## What to produce:
Exact copies of the lines below, from the one with "انیمیشن کوتاه عصای شکسته(Broken Wand,2014)" up to and including the one with "GIZMON iCA5 for iPhone5/5s", are what this calls for; leave out pictures.

Start of Data provided

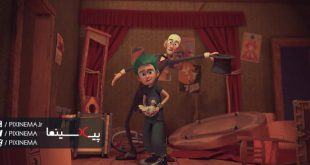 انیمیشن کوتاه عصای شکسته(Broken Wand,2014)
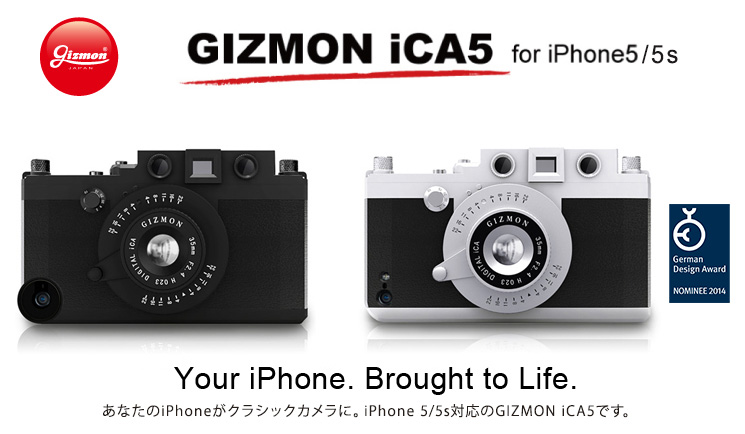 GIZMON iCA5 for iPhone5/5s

End of Data provided
Start of Data provided

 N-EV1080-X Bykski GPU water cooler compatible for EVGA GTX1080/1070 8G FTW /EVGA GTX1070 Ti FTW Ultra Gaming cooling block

End of Data provided
Start of Data provided

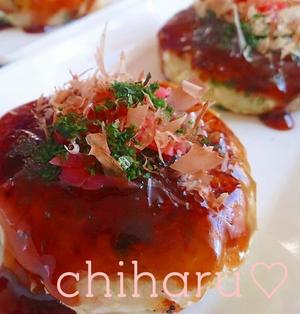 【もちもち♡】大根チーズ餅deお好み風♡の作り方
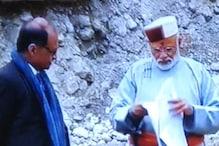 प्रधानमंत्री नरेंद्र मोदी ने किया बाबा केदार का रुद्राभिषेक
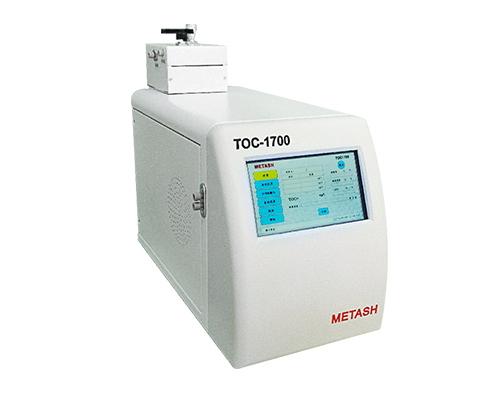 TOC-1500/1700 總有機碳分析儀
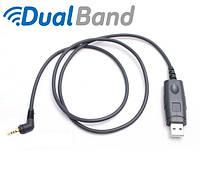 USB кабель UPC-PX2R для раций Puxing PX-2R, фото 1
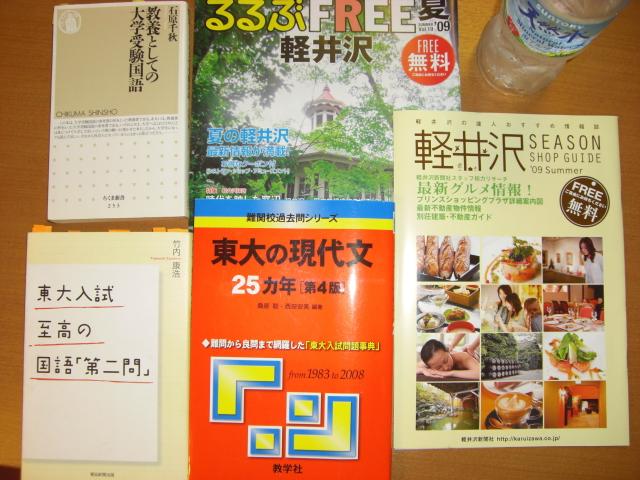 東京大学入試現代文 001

End of Data provided

## Your solution:
 انیمیشن کوتاه عصای شکسته(Broken Wand,2014)
 GIZMON iCA5 for iPhone5/5s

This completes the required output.